INSTRUCTION |
Repeat each of the items below word for word, leaving out the pictures.

*** EXERCISE INPUTS ***

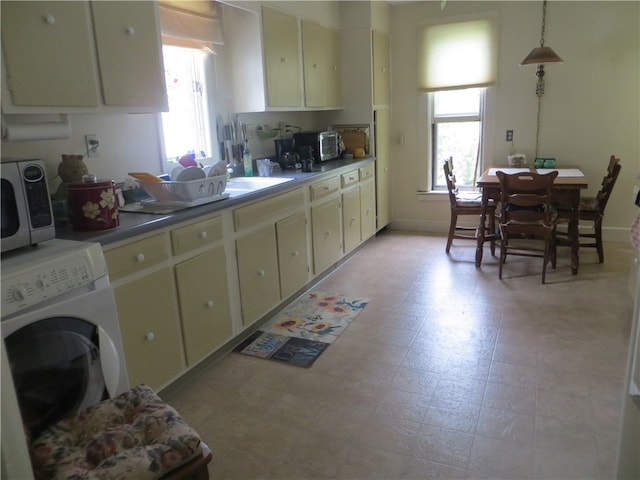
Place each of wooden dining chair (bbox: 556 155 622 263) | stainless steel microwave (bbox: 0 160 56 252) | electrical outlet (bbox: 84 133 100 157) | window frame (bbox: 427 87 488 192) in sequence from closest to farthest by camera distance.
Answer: stainless steel microwave (bbox: 0 160 56 252) < electrical outlet (bbox: 84 133 100 157) < wooden dining chair (bbox: 556 155 622 263) < window frame (bbox: 427 87 488 192)

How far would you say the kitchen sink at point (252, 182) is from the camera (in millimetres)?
3256

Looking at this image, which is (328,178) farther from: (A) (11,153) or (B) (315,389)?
(A) (11,153)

***

PROBLEM SOLUTION |
Place each of wooden dining chair (bbox: 556 155 622 263) | stainless steel microwave (bbox: 0 160 56 252) | electrical outlet (bbox: 84 133 100 157) | window frame (bbox: 427 87 488 192) in sequence from closest to farthest by camera distance.
Answer: stainless steel microwave (bbox: 0 160 56 252) < electrical outlet (bbox: 84 133 100 157) < wooden dining chair (bbox: 556 155 622 263) < window frame (bbox: 427 87 488 192)

How far would you say the kitchen sink at point (252, 182) is from the camera (in millimetres)?
3256

Looking at this image, which is (328,178) farther from: (A) (11,153) or (B) (315,389)?
(A) (11,153)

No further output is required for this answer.